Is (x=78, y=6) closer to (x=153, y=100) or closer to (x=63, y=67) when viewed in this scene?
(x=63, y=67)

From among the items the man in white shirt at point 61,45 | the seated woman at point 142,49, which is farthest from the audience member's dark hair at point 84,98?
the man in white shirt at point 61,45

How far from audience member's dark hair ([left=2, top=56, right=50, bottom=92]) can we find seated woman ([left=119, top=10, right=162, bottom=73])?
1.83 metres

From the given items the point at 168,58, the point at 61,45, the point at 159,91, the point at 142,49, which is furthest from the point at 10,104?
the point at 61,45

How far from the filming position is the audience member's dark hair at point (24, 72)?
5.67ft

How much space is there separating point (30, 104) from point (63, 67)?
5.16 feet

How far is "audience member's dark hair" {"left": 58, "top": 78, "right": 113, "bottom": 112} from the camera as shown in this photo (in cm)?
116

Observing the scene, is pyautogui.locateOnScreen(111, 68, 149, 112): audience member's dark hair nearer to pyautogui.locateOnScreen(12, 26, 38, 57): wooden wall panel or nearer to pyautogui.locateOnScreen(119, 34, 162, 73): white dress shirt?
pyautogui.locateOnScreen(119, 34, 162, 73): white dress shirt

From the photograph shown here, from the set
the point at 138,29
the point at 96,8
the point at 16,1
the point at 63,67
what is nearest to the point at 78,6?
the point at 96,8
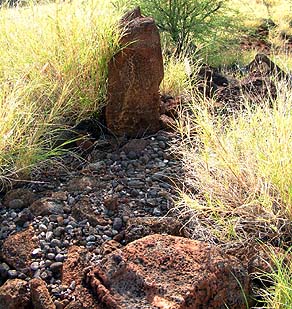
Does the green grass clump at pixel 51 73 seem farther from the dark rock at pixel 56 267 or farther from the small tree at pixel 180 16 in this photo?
the small tree at pixel 180 16

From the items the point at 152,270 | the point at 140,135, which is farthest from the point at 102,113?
the point at 152,270

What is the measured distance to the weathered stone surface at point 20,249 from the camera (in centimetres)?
248

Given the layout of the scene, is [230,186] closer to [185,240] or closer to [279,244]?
[279,244]

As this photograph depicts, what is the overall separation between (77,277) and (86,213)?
1.42ft

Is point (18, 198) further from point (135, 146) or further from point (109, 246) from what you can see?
point (135, 146)

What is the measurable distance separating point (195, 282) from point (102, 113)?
5.89ft

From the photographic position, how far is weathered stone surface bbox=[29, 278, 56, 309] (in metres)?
2.26

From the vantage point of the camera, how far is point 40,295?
2.27 meters

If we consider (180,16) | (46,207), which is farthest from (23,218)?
(180,16)

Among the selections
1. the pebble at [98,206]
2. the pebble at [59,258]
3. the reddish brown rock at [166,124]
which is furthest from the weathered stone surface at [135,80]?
the pebble at [59,258]

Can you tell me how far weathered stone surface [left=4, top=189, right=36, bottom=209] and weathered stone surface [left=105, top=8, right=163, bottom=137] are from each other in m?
0.84

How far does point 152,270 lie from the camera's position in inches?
86.8

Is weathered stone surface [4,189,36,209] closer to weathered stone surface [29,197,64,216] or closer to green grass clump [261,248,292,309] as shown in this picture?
weathered stone surface [29,197,64,216]

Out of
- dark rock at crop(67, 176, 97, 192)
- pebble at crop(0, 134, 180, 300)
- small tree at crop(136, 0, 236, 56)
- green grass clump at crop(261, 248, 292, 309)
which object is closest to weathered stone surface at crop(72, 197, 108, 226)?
pebble at crop(0, 134, 180, 300)
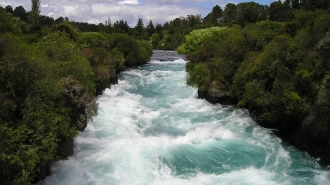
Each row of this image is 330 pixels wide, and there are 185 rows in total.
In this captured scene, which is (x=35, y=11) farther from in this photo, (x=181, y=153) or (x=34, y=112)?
(x=34, y=112)

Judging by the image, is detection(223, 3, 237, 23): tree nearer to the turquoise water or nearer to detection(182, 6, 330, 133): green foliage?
detection(182, 6, 330, 133): green foliage

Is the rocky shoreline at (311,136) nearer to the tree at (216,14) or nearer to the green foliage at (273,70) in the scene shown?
the green foliage at (273,70)

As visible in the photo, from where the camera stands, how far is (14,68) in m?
12.8

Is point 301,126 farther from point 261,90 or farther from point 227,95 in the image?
point 227,95

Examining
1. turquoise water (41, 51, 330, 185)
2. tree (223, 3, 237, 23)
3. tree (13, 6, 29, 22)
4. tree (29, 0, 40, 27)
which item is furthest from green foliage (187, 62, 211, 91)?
tree (13, 6, 29, 22)

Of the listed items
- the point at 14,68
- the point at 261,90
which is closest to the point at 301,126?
the point at 261,90

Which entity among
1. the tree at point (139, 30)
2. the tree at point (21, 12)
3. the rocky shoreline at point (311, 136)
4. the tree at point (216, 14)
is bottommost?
the rocky shoreline at point (311, 136)

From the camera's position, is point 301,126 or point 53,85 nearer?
point 53,85

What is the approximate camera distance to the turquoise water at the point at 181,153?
14.5m

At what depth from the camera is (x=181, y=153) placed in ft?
56.3

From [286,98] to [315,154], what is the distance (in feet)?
12.5

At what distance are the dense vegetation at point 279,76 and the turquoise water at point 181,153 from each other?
124 cm

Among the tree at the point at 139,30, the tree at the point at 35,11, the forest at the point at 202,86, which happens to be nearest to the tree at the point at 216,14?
the tree at the point at 139,30

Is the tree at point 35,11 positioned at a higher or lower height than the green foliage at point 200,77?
higher
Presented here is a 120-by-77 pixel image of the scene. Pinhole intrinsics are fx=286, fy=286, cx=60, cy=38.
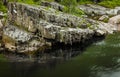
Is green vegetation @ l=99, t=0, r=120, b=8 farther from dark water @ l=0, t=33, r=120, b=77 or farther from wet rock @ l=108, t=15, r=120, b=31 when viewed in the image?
dark water @ l=0, t=33, r=120, b=77

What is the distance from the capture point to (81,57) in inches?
2886

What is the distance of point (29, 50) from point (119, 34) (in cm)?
3799

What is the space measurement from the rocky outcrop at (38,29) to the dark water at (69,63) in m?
3.25

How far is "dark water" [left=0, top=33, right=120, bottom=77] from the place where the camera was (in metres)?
61.7

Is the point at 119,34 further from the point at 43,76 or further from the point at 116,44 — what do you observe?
the point at 43,76

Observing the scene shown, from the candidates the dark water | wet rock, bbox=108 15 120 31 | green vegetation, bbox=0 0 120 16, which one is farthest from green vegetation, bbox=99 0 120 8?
the dark water

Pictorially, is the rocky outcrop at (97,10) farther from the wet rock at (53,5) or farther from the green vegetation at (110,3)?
the wet rock at (53,5)

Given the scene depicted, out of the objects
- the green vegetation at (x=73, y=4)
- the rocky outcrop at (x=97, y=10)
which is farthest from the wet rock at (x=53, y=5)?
the rocky outcrop at (x=97, y=10)

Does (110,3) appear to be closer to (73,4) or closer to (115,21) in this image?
(115,21)

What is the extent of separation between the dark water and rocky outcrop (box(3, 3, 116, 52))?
3.25 meters

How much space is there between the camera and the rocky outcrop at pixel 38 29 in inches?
3017

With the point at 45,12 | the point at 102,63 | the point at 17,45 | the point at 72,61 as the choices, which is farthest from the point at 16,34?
the point at 102,63

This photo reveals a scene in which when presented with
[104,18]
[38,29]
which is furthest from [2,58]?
[104,18]

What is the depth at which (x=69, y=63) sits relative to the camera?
224 ft
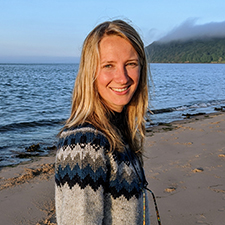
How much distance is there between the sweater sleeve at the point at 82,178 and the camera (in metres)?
1.24

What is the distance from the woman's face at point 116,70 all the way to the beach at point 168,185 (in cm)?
296

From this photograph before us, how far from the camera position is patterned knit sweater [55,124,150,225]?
1249 mm

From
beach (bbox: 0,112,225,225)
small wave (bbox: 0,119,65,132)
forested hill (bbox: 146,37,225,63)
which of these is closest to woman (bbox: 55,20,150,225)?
beach (bbox: 0,112,225,225)

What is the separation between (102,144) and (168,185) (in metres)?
4.11

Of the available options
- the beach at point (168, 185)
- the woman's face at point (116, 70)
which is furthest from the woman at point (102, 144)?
the beach at point (168, 185)

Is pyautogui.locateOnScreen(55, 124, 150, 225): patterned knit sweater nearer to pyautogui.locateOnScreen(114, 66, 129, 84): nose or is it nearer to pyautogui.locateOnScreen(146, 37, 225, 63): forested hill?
pyautogui.locateOnScreen(114, 66, 129, 84): nose

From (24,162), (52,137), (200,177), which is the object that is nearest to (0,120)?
(52,137)

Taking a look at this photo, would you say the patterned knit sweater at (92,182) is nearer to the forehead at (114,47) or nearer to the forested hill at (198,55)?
the forehead at (114,47)

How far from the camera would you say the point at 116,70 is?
5.43 ft

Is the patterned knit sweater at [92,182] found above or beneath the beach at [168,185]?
above

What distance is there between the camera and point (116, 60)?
1608mm

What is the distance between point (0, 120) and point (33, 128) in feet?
8.10

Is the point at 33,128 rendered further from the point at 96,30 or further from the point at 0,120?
the point at 96,30

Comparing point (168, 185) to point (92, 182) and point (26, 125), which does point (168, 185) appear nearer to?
point (92, 182)
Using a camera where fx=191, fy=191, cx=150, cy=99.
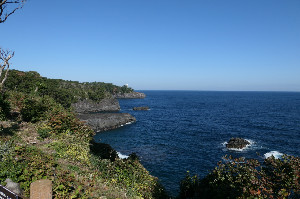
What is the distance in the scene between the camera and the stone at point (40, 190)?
6.55 metres

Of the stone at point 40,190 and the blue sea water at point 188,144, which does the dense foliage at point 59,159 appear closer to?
the stone at point 40,190

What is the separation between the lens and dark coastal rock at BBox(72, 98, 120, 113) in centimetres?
8875

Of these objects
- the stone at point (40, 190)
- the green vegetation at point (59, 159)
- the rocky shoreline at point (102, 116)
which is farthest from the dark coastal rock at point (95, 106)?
the stone at point (40, 190)

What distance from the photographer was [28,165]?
31.9 feet

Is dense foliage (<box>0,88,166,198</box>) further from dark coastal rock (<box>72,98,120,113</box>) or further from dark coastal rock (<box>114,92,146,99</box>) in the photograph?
dark coastal rock (<box>114,92,146,99</box>)

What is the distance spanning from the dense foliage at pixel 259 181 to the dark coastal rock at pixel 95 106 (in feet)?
274

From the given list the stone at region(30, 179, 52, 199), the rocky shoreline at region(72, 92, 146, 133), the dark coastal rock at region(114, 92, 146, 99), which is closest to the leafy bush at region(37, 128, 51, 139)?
the stone at region(30, 179, 52, 199)

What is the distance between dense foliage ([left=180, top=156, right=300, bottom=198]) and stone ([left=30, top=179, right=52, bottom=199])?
8189 mm

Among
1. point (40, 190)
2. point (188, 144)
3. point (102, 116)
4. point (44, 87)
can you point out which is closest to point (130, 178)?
point (40, 190)

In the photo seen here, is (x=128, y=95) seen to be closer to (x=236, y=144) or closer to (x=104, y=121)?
(x=104, y=121)

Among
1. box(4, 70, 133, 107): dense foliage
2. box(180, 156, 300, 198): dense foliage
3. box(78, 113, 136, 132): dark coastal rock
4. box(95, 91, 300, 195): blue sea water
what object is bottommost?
box(95, 91, 300, 195): blue sea water

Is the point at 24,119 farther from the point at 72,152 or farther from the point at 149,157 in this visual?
the point at 149,157

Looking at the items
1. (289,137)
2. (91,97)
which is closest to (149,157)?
(289,137)

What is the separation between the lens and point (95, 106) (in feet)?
313
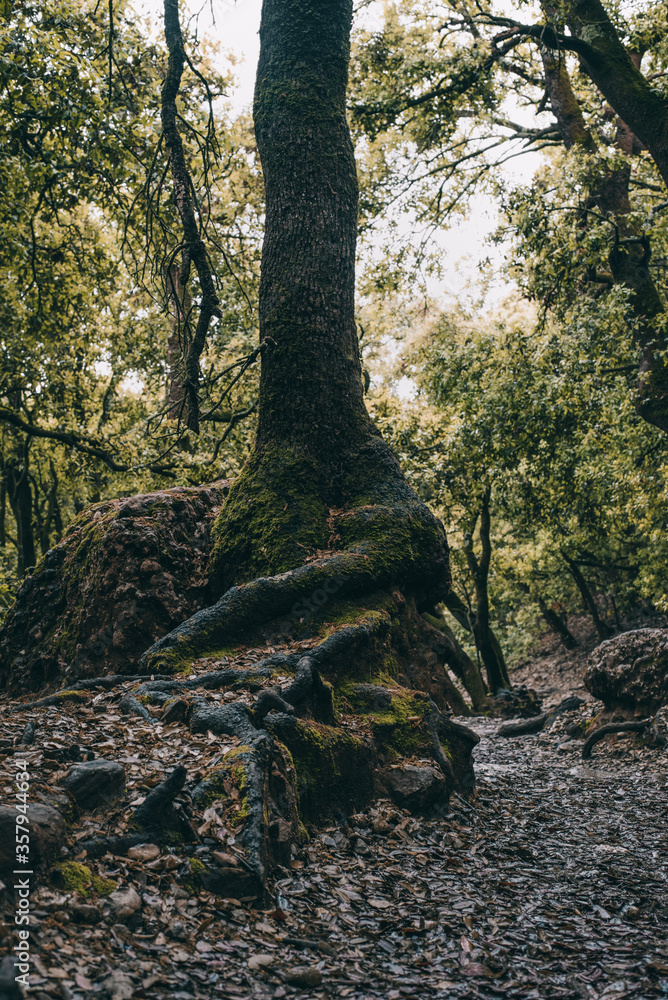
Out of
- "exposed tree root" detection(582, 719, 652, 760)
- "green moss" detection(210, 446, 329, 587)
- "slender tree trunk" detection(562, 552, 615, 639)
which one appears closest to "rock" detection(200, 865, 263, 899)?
"green moss" detection(210, 446, 329, 587)

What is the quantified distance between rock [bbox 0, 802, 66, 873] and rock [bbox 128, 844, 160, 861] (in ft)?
1.06

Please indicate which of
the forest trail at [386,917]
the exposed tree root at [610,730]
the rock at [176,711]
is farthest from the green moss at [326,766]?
the exposed tree root at [610,730]

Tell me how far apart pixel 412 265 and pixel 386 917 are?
15607mm

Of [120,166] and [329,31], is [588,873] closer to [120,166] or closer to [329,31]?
[329,31]

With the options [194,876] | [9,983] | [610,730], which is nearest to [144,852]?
[194,876]

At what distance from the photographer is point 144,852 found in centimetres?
289

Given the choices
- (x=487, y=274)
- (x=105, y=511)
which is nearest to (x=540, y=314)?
(x=487, y=274)

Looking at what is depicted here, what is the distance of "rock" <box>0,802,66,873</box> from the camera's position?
245 cm

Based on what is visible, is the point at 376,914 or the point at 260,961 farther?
the point at 376,914

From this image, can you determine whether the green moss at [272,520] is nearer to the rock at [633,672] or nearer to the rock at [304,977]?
the rock at [304,977]

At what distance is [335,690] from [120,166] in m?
9.63

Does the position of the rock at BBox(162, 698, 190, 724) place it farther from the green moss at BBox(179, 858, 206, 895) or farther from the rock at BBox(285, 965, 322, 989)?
the rock at BBox(285, 965, 322, 989)

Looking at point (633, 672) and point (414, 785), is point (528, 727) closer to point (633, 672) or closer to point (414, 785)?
point (633, 672)

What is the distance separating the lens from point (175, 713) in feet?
13.5
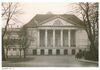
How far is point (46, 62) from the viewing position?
279ft

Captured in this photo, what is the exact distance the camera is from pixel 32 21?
279 ft

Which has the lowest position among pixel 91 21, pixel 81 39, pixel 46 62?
pixel 46 62

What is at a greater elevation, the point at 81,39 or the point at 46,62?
the point at 81,39

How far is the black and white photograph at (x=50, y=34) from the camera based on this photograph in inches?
3346

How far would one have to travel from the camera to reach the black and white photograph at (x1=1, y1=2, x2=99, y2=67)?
3346 inches

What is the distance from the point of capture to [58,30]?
8500 cm

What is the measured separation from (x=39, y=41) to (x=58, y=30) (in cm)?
13

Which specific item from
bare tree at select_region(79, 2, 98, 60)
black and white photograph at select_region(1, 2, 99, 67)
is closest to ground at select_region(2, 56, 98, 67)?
black and white photograph at select_region(1, 2, 99, 67)

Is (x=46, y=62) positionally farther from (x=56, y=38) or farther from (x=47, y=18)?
(x=47, y=18)

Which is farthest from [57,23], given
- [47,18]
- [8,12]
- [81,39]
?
[8,12]

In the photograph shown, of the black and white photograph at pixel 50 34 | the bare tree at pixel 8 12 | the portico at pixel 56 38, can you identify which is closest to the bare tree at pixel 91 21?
the black and white photograph at pixel 50 34

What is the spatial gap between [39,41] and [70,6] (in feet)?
0.93

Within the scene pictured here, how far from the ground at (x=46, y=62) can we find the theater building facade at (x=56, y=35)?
3cm

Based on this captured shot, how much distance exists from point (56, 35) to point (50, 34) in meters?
0.04
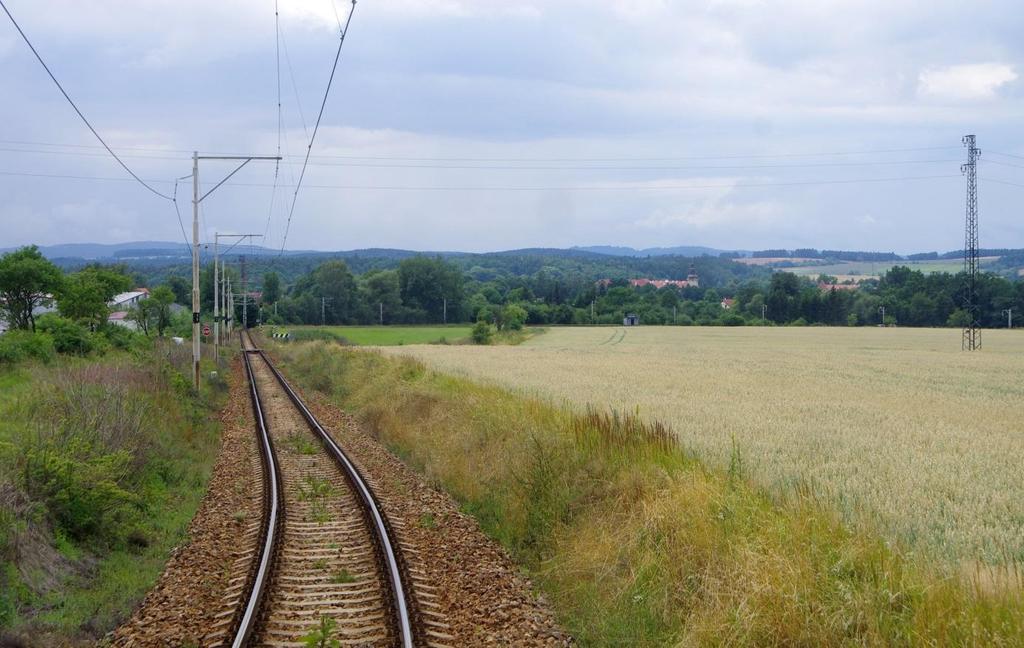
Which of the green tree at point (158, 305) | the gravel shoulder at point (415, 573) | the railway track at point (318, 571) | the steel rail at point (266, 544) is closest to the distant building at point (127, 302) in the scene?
the green tree at point (158, 305)

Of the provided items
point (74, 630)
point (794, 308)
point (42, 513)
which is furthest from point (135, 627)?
point (794, 308)

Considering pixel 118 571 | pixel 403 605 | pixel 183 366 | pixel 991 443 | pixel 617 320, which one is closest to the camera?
pixel 403 605

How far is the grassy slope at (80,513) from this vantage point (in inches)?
348

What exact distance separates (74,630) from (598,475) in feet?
21.4

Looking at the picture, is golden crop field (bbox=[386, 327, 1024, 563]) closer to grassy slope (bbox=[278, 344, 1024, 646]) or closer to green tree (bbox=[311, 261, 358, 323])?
grassy slope (bbox=[278, 344, 1024, 646])

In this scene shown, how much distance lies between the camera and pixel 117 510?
1188 cm

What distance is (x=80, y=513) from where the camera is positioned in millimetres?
11242

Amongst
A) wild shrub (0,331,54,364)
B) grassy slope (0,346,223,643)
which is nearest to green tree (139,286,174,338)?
wild shrub (0,331,54,364)

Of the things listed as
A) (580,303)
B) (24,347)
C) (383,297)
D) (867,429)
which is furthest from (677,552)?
(580,303)

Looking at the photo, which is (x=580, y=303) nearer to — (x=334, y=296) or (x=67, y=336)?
(x=334, y=296)

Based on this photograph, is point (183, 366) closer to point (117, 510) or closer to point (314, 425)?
point (314, 425)

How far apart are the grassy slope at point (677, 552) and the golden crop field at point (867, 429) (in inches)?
32.2

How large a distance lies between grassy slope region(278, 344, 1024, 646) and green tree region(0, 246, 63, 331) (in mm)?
37407

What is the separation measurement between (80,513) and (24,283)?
3990cm
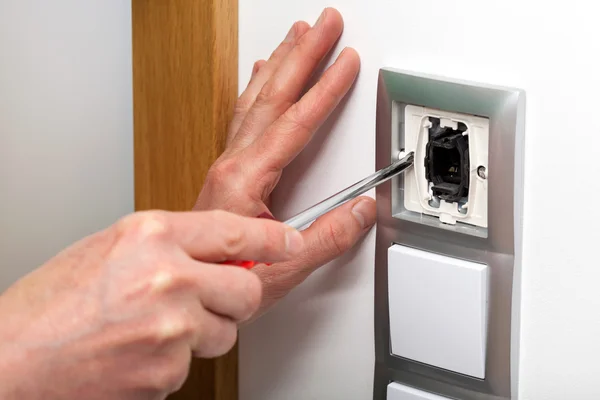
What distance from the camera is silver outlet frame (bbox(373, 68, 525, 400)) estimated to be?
535 mm

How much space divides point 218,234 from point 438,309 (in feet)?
0.63

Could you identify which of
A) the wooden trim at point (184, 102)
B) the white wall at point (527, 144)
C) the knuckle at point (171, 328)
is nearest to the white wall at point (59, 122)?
the wooden trim at point (184, 102)

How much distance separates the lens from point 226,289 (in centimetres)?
46

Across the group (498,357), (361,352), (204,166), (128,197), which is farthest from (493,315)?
(128,197)

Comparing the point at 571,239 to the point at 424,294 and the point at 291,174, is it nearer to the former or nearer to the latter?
the point at 424,294

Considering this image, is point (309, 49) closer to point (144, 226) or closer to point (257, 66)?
point (257, 66)

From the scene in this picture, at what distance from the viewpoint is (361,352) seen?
663mm

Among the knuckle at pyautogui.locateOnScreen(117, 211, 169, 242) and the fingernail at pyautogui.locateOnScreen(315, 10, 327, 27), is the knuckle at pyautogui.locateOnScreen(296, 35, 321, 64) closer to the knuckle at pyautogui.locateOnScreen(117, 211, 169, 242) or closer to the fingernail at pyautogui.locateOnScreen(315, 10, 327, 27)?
the fingernail at pyautogui.locateOnScreen(315, 10, 327, 27)

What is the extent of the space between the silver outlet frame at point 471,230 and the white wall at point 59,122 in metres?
0.30

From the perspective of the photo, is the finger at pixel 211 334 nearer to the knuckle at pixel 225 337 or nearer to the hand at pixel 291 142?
the knuckle at pixel 225 337

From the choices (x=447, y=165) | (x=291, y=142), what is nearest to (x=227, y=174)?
(x=291, y=142)

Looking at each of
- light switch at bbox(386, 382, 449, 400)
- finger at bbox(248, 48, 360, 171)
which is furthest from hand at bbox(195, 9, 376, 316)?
light switch at bbox(386, 382, 449, 400)

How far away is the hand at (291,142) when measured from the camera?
0.60 metres

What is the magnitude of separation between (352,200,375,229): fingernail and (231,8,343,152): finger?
0.28ft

» Goal: Reproduce the items without any change, from their first line up to and including the line that contains "1.83 metres".

» Result:
Is (x=78, y=6) closer to (x=153, y=100) or closer to (x=63, y=67) when viewed in this scene?
(x=63, y=67)

From among the items the man in white shirt at point 61,45 | the seated woman at point 142,49, which is farthest from the audience member's dark hair at point 84,98?
the man in white shirt at point 61,45

How far from audience member's dark hair ([left=2, top=56, right=50, bottom=92]) can we find seated woman ([left=119, top=10, right=162, bottom=73])?
1.83 metres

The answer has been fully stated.